The virus can be stopped in its tracks if caught early: if lost body fluids are replenished in time, the immune system can recover and kill the virus. But with refugees on the Afghan side of the border weakened by chronic hunger, and threatening to flood through the border in vast numbers in the event of an attack, the threat of an uncontrollable epidemic is a likely one. But according to the WHO, even the common cold can be a killer in the sort of situations in which Afghanistan's internally displaced people are living.

The WHO's emergency and humanitarian action department is on high alert to combat outbreaks of disease in the region, but has received less than 10 per cent of the funds it needs to do the job.

And in Peshawar, the UNHCR's attempt to anticipate a flood of refugees by opening new camps is already in trouble.
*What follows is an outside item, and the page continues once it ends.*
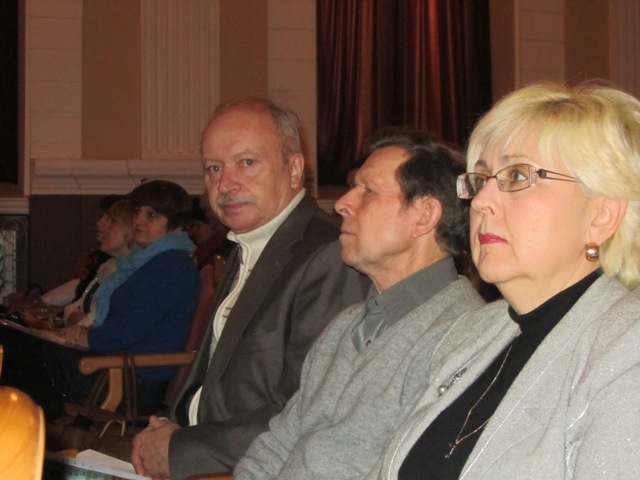IMG 3086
Pakistan has closed its borders to bar entry to refugees – though sources here claim 800 continue to sneak in through lesser-known paths every day.

To cope with a catastrophic flood in the event of an attack, the Pakistani authorities have presented the agency with 75 possible sites for new camps. Last week, UNHCR teams inspected them, but found only 23 to be suitable. And even these now appear to have considerable drawbacks.

All the new sites are in tribal areas, largely beyond the control of the Pakistani authorities. They are within 10 to 15km (six to nine miles) of the Afghan border, and inhabited by Pathans, most of whom support the Taliban. One agency official, on condition of anonymity, said: "South Waziristan, one of the areas, is where many radical madrassas [Islamic schools] are, the Taliban's recruiting ground. Kurram, another area, is where all the mujahedin's weapons are made... It's impossible to cope in such an environment.

"All the tribal areas are pro-Taliban or have a lot of sympathy with them, and we foreigners are seen as invaders, especially as we represent an international organisation. When the American raids begin, their anger will be even worse."

The week's good news was that, after a hiatus of nearly three weeks, the World Food Programme (WFP) once again began trucking wheat flour into Afghanistan. "We are running against time," a foreign official admitted. The UN agency needs to get 150,000 tons of flour into its warehouses in Afghanistan by mid-November, when the roads become impassable, if millions of people are to be saved from starving to death.

It is a colossal challenge, requiring 200 fully-laden lorries to ply into the war-ravaged country every week. All this with no foreign staff on hand to pull rank and discourage plunder, and with the risk of war breaking out at any moment. The agency is also talking about dropping supplies from the air once the roads are closed. But in a country full of minefields, with a hostile army equipped with Stinger missiles, the fact that such a notion is even on the agenda gives an idea of the size of this crisis.